--- Selected text ---

══════════════════════════════

From this graph, I can see that this query takes 450 timerons. Timerons are an abstract measurement of time that cannot be converted to actual units of time, but can be used to compare access plans to one another. It also expects to return 5 rows, which is absolutely great, because it does return 5 rows. This graph shows me every object (table or index) that is accessed and what join methodology is used to join it to the rest of the query. Looking at this, I can immediately see that there are two table scans, and two index accesses with fetching data from the tables themselves. There are several levels of opportunities to improve performance there.
Each node of the graph is called an operator and has an identifier in parentheses. In this graph, the operators are numbered 1 through 15. Each operator also tells us the cost in timerons, which is cumulative of all operators below that one in the graph. This is the number directly below the operator identifier. The top number in each operator tells us the number of rows Db2 expects to be dealing with at this point. These numbers can be off, particularly if statistics are not correct or are not detailed. There are tools for determining that like db2caem.
To get more information on any of the operators, I can scroll down to their section. For example, the details on the table scan of RENTAL (11) look like this:
11) TBSCAN: (Table Scan)
Cumulative Total Cost: 135.564
Cumulative CPU Cost: 3.57339e+07
Cumulative I/O Cost: 149
Cumulative Re-Total Cost: 1.77916
Cumulative Re-CPU Cost: 3.47691e+07
Cumulative Re-I/O Cost: 0
Cumulative First Row Cost: 7.46347
Estimated Bufferpool Buffers: 149
Arguments:
---------
CUR_COMM: (Currently Committed)
TRUE
JN INPUT: (Join input leg)
INNER
LCKAVOID: (Lock Avoidance)
TRUE
MAXPAGES: (Maximum pages for prefetch)
ALL
PREFETCH: (Type of Prefetch)
SEQUENTIAL
ROWLOCK : (Row Lock intent)
SHARE (CS/RS)
SCANDIR : (Scan Direction)
FORWARD
SKIP_INS: (Skip Inserted Rows)
TRUE
SPEED : (Assumed speed of scan, in sharing structures)
FAST
TABLOCK : (Table Lock intent)
INTENT SHARE
TBISOLVL: (Table access Isolation Level)
CURSOR STABILITY
THROTTLE: (Scan may be throttled, for scan sharing)
TRUE
VISIBLE : (May be included in scan sharing structures)
TRUE
WRAPPING: (Scan may start anywhere and wrap)

══════════════════════════════

--- Set problem 1 ---
How many timerons does the query take, according to the Db2 access plan text?
--- Set problem 2 ---
Please extract each line of the records that contains the string "picture".

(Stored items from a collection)
══════════════════════════════

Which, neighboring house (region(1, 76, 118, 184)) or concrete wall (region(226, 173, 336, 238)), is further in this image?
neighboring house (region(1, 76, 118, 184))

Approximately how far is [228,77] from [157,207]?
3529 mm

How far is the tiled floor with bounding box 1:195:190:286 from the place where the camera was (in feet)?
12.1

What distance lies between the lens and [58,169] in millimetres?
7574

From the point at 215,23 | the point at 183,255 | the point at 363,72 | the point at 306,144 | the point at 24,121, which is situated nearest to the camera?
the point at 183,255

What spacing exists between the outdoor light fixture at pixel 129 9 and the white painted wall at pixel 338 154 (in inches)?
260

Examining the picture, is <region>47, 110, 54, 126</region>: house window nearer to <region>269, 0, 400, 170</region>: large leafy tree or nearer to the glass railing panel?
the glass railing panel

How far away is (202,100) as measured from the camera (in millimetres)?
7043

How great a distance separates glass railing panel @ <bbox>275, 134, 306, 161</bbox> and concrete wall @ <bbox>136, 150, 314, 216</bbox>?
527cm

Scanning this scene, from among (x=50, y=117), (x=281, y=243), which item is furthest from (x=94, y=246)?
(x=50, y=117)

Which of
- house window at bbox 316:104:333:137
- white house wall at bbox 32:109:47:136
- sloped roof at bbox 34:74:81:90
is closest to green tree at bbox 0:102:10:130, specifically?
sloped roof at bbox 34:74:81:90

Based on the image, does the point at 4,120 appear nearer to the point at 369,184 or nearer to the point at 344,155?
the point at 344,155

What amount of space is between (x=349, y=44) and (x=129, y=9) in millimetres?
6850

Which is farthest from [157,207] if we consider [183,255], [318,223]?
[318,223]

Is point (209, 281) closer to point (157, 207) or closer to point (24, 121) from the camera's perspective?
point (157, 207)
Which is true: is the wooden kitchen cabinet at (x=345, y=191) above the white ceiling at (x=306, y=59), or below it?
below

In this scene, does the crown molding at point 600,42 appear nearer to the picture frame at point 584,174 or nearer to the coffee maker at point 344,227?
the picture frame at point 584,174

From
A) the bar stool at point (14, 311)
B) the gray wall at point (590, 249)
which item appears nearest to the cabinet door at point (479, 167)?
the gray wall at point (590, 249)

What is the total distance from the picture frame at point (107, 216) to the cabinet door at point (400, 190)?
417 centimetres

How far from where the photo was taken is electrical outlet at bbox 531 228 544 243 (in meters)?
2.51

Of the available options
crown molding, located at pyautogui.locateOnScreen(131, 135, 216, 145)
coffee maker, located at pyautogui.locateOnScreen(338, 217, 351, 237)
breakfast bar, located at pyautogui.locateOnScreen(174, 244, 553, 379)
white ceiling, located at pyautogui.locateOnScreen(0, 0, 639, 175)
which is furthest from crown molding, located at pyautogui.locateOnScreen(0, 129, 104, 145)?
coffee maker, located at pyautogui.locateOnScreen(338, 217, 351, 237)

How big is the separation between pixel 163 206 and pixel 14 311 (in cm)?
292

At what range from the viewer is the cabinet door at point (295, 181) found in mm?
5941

══════════════════════════════

--- Worked solution 1 ---
450 timerons.

--- Worked solution 2 ---
Examining the picture, is <region>47, 110, 54, 126</region>: house window nearer to <region>269, 0, 400, 170</region>: large leafy tree or nearer to the glass railing panel?
In this scene, does the crown molding at point 600,42 appear nearer to the picture frame at point 584,174 or nearer to the coffee maker at point 344,227?
the picture frame at point 584,174
What is the total distance from the picture frame at point (107, 216) to the cabinet door at point (400, 190)?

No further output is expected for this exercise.